From the moment of trauma, whether for wounded soldiers, victims of motor vehicle accidents, or children hit by bullets, the best solution to blood loss is, obviously, blood. But many ambulances don't carry blood because it is extremely volatile. Paramedics can offer saline solution, sometimes even laced with nonblood "expanders," but saline can't ferry oxygen around the bloodstream to keep cells alive.
Enter Polyheme, an oxygen-carrying blood substitute that could revolutionize emergency medicine. Polyheme is made from a modified hemoglobin molecule, and it carries oxygen. It is more resilient than blood, with a much longer shelf life and better tolerance of the conditions at the scene of a trauma and in transport. It does not need to be matched to a patient's blood type. And as a bonus, unlike an organ transplant or blood transfusion, there is no risk that a communicable disease will be passed in the process.
Oxygen-carrying blood substitutes have been tried for years on consenting research subjects with mixed results, but enough hope has existed that since 1970, no fewer than three companies have fixed their sights on making one. And now Polyheme's sponsor and manufacturer, Northfield Labs, hopes it is just steps away from approval for use on the battlefield or in a trauma helicopter near you. So with what could amount to a significant advance for trauma medicine being on the brink of approval, why are the airwaves, newspapers, academic journals, and magazines riddled with stories about whether research subjects in the trial are human guinea pigs?

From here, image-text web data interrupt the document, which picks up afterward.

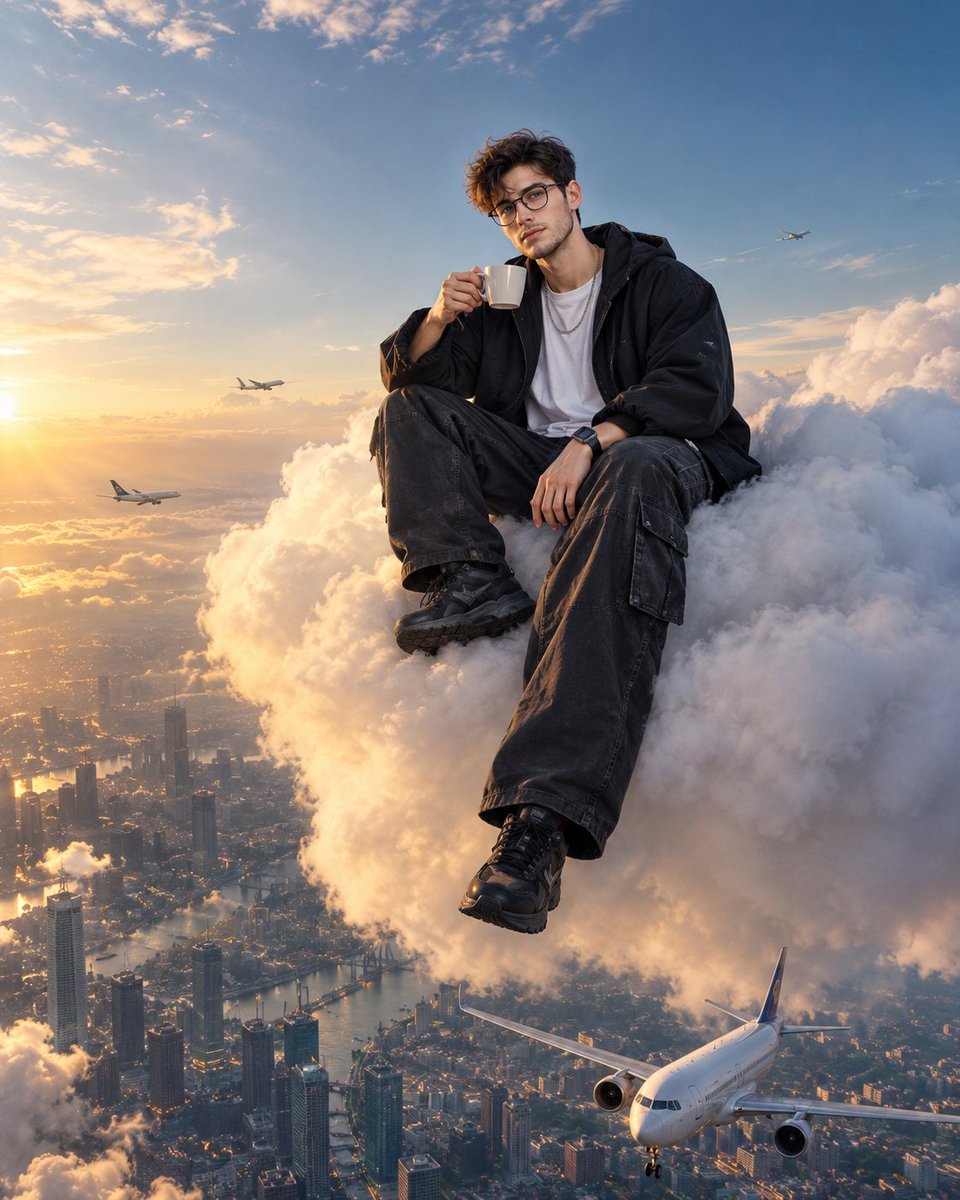 YouTube Thumbnail - Surreal Cloud Coffee Scene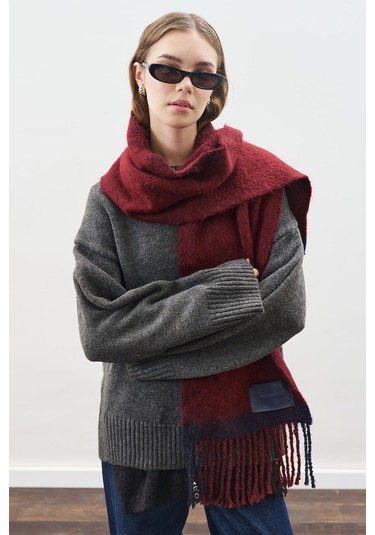 Şerit Detaylı Atkı Bordo Bordo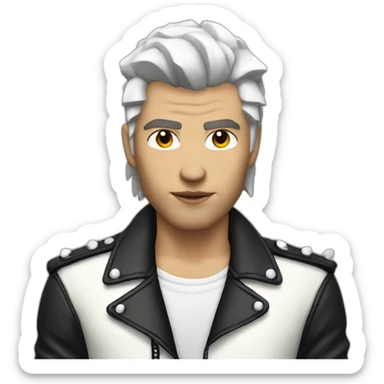 Punk male with white leather jacket with dark hair sticker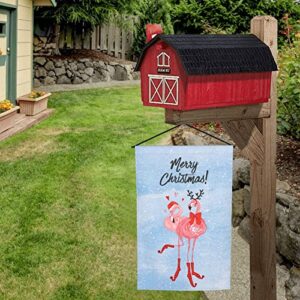 Mr.Tom Merry Christmas Flamingo Garden Flag Double Sided Winter Outdoor Garden Yard Banner Decoration Size 12.5"X18"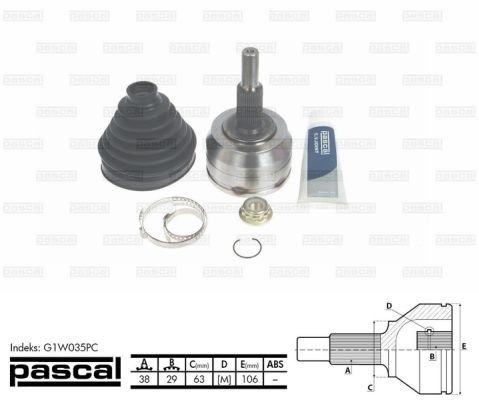 Pascal Drivknute drivaksel PASCAL G1W035PC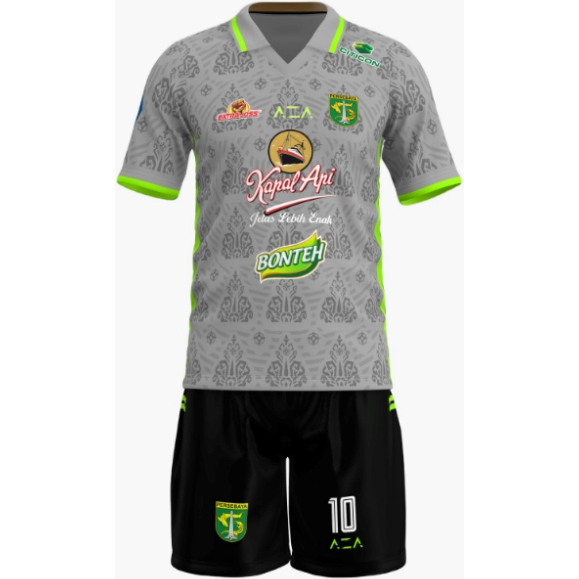 Jual Jersey Persebaya Away Abu Full Printing Premium Gratis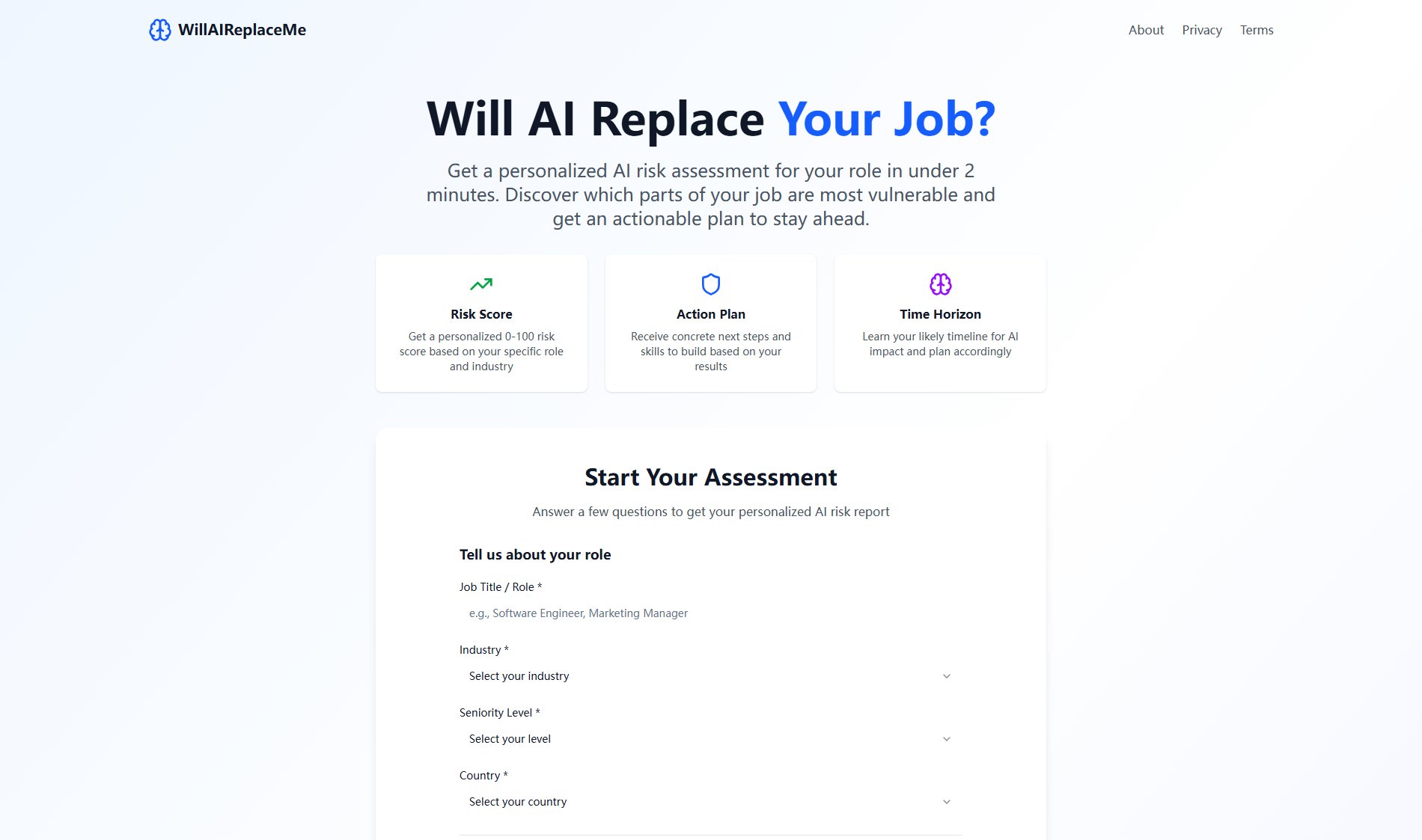 Will AI Replace Me? Will AI Replace Me? Interface & Screenshots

The answer is that the community has been caught off guard. In Phase I and Phase II trials of Polyheme, all subjects were required to give informed consent. Eventually, however, Polyheme had to be tried on typical patients who would benefit from artificial blood: victims of trauma. Regulations passed in the mid-1990s called the Final Rule allow such research, provided a list of precautions is followed, including something called "community consultation." The idea is that while enrollees would be too ill to consent, investigators would have informed the community about the trial in advance; anyone who doesn't want to participate can prospectively opt-out by, for example, wearing an armband.
In the current trial, after informing the community about Polyheme, emergency medical technicians randomly administer either saline solution or Polyheme to trauma patients who are in hemorrhagic shock. The control group receives blood, the standard of care. Those randomized to Polyheme receive it for no more than 12 hours; part of that time may be in the hospital when they would otherwise be given blood.
The problem is that most people in the communities where Polyheme trials are going on, from Illinois to North Carolina to New York, don't seem to know about it. Emergency medical research is a bloody mess right now because Polyheme, once unknown to potential subjects, is suddenly on the public radar, but only because of concerns that include undisclosed or inappropriate risks to subjects in the in-hospital phase of the study, worries about whether the sponsor has withheld data from investigators, and now new criticisms from organizations such as the Senate Appropriations Committee and consumer advocacy groups.
Our bioethics institute studied public awareness of the Polyheme trial, and the journal I edit, The American Journal of Bioethics, published a much-cited collection of articles about ethicists' views of the trial. It has become clear, at least to my group, that patients worry about emergency research, and that new methods for informing the community must be devised and tested before proceeding with trials that have such potential to destroy public trust in research. We know some scientific facts: Saline solution doesn't carry oxygen. Polyheme does. Therein lies the potential for a miracle. But Polyheme, and other substances like it, may end up on the Congressional black list because communities that do not trust researchers are not going to let them ride in ambulances.